* Text to read:

First there was Elephant Rock. Now, there appears to be Hippo Rock.
Following the rock formation’s demise in western P.E.I.’s Norway in 1999 due to the forces of nature, there now appears to be an heir apparent not too far away in Kildare on the Gulf of St. Lawrence.
One Islander was out on her Sea-doo recently and snapped pictures of a natural phenomenon that looks remarkably similar to Elephant Rock.
“There was one emerging,’’ said Anne Arsenault, general manager of Tignish Initiatives Corp., referring to the fact that Elephant Rock passing the mantle. “I saw it on Facebook, and some people are saying it looks more like a hippo than it does an elephant.’’
Back in its day, Elephant Rock was a big tourist attraction, drawing more than 5,300 people to the site in Norway per week. The natural formation resembling a giant pachyderm was ruined when wind and pounding ocean surf snapped off the truck over the Christmas holidays in 1998.
In the short term, the loss as a tourist attraction was serious.
“It looked so much like an elephant,’’ Jo-Anne Wallace, general manager of the Western Development Corporation, told The Guardian in 1999. “People would come two or three times every summer to look at it.’’
Arsenault said the new Elephant Rock, the one she said resembles a hippo, seems to be mostly a mystery so far. It doesn’t appear to be visible from any roadway.

* What the exercise asks: Condense the paragraph in the article about Hippo Rock that begins "It looked so much like an elephant" into a short list of its main facts.

* Record extracts:
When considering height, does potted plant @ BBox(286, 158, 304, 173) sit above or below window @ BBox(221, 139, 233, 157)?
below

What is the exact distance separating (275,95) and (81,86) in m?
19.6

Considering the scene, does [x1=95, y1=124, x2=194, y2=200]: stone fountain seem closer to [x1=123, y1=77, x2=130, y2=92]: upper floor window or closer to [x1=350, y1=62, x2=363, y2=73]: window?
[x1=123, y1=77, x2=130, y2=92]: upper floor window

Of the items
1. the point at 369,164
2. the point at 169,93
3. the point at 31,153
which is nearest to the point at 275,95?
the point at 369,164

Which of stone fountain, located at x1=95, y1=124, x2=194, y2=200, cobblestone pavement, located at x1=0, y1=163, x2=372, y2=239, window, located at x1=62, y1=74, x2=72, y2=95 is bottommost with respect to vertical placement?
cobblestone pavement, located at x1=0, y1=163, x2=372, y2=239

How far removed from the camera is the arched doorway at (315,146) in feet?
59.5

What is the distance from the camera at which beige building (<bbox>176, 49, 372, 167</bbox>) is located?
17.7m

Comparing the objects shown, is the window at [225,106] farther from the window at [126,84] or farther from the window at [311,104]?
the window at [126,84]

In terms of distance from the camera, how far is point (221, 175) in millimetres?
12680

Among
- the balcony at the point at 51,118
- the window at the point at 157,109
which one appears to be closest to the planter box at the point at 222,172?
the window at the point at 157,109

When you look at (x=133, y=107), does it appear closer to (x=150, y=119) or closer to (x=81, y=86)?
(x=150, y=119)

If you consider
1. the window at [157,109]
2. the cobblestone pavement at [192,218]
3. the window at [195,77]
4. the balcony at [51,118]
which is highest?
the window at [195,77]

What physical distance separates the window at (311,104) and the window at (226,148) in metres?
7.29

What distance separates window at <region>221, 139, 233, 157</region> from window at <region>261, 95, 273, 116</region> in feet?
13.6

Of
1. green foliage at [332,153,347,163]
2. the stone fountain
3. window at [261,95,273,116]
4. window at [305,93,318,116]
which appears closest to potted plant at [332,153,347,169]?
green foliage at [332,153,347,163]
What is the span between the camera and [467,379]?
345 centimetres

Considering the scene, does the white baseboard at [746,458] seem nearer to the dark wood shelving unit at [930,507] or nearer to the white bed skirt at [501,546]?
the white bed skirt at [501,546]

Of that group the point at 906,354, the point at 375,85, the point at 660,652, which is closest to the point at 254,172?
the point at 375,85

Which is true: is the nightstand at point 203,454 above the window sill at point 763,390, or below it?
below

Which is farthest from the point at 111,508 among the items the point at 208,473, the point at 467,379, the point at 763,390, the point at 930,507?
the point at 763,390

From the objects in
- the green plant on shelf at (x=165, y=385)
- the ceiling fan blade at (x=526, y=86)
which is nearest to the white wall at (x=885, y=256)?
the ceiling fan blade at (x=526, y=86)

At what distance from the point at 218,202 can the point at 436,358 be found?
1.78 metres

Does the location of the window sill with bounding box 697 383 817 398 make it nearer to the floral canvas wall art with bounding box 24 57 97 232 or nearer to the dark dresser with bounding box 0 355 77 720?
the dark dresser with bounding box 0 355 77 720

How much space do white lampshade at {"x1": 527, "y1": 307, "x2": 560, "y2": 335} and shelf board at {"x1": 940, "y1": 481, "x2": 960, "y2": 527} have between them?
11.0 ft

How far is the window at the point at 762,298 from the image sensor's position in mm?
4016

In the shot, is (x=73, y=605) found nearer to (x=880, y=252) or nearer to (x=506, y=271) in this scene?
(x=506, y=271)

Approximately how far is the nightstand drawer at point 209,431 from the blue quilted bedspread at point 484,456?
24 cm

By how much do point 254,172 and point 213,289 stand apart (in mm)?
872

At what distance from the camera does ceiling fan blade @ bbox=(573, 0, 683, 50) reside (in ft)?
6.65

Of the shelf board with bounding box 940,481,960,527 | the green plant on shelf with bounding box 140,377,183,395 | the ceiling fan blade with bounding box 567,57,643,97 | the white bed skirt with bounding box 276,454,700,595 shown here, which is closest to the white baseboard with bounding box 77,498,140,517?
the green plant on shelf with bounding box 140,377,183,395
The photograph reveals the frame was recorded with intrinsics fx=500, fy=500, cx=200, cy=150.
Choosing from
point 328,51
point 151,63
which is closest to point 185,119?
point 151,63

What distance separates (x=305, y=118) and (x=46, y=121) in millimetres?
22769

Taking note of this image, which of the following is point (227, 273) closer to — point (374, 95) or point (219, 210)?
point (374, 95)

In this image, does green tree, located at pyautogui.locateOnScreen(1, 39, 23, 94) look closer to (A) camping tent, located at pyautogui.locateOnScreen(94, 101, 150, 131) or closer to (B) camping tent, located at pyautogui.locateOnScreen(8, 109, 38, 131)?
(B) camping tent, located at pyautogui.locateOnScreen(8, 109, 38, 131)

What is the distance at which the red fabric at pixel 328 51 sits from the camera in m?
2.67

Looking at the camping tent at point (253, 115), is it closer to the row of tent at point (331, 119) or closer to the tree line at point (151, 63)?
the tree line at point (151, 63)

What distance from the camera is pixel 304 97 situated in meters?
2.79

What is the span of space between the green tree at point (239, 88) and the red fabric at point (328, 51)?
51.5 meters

* Response below:
- Jo-Anne Wallace, general manager of the Western Development Corporation, spoke to The Guardian in 1999.
- She said Elephant Rock looked very much like an elephant.
- She said people came to see it two or three times every summer.